あれから丁度2年。

大学時代の師匠、川崎優先生はもう御歳九十を超えて、今尚ご健在である。

一昨年2012年の春、先生の米寿のお祝いを兼ねたコンサートが浜松であり、自分も喜んで参加させて頂いた(関連記事)。

このコンサートの数日前に、師匠から直々にTel.が。
「君が参加する浜松のフルートオケ、いつも僕が振っているんだけど、僕も歳だし、今後は君に指揮とか任せたいんだけど、どう?」
神奈川在住の師匠は、月イチとはいえ、浜松まで振りに行くのは体力的に辛どいとの事。
自分はもっと遠い埼玉だが、他ならぬ師匠の頼み、二つ返事で承知した。

そして当日。コンサートはその浜松のフルートオケ「ムジカkayabue」に、歴代の門下生有志一同がゴソッと加わる形での演奏。勿論自分もその1人であったが、師匠はコンサート本番にて、今回を以てご自身引退する事を公表し、またオケの後ろの方で吹いていた自分をステージの前面にわざわざ呼び出し、後任者として紹介して下さった。

終演後のレセプションでは、そんな川崎先生の引退を惜しむコメントが多く寄せられていた。「先生、まだお辞めにならないで下さい」的な。
自分もそう思った。まだまだお元気のようだし、「茅笛の会」「ムジカ・フィオーレ」等、歴代のフルートオケを振り続けてきた師匠には大切なLife Workだと思うのだが。
とはいえ、一応後任である自分の前で沢山の方々が「まだ辞めないで」をこうも連発されると、何か複雑な気分でもあった。

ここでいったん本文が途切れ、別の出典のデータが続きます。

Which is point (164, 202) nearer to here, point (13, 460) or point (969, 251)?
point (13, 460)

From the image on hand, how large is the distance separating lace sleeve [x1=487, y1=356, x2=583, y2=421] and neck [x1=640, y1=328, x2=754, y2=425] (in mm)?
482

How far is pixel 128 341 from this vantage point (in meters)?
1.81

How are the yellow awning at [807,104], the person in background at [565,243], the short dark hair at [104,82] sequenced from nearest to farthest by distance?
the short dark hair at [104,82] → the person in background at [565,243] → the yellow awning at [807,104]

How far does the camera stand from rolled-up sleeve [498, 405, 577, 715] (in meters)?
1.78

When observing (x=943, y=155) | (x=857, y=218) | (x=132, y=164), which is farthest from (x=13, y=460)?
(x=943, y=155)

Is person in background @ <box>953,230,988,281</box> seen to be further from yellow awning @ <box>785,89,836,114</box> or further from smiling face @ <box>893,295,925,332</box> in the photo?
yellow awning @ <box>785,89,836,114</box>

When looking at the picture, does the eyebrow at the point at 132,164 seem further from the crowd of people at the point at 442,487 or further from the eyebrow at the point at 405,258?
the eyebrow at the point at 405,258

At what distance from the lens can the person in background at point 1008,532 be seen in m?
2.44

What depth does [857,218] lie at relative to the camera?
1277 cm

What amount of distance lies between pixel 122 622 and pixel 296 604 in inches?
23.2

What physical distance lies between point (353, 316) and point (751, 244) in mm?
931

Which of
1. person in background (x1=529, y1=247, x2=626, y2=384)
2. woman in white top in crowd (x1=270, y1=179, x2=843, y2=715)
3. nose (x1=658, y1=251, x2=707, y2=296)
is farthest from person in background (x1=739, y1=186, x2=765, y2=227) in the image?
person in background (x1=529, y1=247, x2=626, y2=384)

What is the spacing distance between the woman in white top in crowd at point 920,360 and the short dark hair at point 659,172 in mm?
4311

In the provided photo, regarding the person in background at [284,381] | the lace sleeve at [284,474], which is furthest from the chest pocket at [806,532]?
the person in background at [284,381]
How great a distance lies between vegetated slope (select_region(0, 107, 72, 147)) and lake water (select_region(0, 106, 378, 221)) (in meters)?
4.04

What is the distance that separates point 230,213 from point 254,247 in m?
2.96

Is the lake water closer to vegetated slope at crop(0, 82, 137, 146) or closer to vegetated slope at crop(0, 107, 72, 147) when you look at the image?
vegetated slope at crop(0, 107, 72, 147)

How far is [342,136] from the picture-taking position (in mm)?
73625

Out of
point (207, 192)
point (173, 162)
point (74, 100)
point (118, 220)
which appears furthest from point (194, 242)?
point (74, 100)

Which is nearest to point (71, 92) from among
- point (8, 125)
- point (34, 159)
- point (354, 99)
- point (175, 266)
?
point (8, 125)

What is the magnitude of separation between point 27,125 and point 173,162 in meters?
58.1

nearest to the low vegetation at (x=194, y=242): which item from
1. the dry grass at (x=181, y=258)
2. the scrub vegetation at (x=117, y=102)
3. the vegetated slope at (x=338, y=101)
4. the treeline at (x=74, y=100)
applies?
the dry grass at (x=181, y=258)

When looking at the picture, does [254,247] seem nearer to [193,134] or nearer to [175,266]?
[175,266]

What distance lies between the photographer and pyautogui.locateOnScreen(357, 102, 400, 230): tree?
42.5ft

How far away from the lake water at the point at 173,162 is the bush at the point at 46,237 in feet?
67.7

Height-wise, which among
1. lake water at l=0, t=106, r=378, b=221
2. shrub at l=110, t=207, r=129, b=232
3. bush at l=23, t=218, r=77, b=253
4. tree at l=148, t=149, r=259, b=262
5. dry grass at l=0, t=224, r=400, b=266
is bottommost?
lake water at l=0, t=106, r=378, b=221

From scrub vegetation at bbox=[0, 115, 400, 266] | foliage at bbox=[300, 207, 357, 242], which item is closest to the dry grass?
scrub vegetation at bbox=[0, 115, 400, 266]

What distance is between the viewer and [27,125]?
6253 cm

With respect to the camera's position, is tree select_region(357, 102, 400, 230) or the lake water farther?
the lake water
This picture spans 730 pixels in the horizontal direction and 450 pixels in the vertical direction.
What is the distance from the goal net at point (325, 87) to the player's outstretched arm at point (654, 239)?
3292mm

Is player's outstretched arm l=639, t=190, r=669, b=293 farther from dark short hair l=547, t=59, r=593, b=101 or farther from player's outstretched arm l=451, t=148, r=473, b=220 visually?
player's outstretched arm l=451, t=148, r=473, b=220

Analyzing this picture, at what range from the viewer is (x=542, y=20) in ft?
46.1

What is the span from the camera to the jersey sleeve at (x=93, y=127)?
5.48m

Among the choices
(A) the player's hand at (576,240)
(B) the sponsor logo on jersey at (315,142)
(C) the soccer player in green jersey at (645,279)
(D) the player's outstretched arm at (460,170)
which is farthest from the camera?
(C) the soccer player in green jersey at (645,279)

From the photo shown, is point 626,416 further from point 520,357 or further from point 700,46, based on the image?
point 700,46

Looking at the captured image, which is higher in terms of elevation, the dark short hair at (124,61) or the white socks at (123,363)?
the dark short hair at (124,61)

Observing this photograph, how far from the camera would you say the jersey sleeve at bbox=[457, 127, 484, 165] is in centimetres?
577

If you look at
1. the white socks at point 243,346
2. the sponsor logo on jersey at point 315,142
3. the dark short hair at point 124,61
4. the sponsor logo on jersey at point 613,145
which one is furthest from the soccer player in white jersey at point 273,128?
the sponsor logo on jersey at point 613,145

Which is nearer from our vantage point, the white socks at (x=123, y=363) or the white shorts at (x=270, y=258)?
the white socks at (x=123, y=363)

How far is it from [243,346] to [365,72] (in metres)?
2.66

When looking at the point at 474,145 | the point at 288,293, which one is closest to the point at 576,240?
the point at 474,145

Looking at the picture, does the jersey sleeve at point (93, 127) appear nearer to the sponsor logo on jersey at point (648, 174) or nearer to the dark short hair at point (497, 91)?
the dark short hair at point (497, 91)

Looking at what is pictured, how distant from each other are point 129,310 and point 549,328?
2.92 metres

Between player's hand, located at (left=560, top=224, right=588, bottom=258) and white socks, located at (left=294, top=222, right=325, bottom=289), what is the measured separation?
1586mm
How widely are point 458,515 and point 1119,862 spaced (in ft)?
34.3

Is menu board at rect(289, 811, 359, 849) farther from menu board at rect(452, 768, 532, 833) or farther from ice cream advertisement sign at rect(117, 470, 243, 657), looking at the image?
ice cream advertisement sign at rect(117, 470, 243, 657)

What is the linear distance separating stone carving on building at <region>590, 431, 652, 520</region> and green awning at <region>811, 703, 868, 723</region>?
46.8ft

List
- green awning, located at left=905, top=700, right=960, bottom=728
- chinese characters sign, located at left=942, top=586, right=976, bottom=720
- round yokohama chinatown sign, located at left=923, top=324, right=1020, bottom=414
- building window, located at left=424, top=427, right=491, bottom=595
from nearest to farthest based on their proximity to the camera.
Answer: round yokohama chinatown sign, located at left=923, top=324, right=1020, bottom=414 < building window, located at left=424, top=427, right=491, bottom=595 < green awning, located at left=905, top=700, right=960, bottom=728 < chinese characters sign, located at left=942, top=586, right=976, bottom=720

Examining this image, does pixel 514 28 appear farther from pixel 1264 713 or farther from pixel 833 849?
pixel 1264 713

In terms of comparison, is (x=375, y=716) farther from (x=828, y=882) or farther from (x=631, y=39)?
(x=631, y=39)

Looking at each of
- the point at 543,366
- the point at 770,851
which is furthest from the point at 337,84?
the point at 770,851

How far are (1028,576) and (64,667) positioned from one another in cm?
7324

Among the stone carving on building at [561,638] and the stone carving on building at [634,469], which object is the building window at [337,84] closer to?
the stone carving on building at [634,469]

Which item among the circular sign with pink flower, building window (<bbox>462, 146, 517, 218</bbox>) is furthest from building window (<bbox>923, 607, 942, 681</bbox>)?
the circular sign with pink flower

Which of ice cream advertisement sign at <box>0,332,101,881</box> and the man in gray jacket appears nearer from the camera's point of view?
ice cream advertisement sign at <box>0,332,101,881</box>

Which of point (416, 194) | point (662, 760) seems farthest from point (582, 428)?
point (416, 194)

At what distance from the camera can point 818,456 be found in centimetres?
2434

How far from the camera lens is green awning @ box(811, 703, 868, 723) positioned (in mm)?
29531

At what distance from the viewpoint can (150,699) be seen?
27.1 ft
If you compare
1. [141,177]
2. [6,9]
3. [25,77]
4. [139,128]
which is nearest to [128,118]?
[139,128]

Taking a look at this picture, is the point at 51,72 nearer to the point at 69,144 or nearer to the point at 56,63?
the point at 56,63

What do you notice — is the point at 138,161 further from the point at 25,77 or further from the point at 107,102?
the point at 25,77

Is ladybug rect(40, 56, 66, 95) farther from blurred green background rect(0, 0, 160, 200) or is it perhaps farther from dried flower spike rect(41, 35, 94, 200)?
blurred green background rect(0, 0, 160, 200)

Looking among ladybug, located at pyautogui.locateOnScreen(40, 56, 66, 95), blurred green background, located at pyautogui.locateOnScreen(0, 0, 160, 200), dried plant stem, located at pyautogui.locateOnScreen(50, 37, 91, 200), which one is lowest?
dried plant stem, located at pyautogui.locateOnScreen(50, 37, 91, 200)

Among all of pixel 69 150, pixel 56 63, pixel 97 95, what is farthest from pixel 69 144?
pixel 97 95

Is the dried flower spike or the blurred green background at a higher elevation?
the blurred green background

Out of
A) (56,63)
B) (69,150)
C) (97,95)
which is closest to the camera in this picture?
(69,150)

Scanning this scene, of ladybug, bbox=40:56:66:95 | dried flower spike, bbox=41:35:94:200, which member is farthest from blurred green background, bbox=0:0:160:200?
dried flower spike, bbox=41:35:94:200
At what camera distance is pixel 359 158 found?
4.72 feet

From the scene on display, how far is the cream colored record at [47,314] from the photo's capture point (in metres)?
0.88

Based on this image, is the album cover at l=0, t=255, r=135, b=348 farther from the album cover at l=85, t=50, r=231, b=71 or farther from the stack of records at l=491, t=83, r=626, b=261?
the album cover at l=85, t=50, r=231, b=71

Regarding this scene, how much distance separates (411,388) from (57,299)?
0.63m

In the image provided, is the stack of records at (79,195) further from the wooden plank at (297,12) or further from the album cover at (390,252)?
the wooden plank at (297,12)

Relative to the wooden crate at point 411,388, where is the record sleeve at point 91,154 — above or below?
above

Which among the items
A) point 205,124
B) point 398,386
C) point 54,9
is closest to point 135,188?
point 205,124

当の「ムジカkayabue」の人達はどう思っていたのだろうか?よく解らないが、皆川崎先生の素敵なお人柄に惹かれていた中で、いきなり部外者の自分が来る事に、多少困惑していたのではないか?
とにかくレセプションも終わり、代表の人には自分からも丁重に挨拶し、名刺を渡して「では今後の連絡をお待ちしています」と告げ、翌朝帰京した。

あれから今日で丁度2年経ったが、未だ何の連絡もない。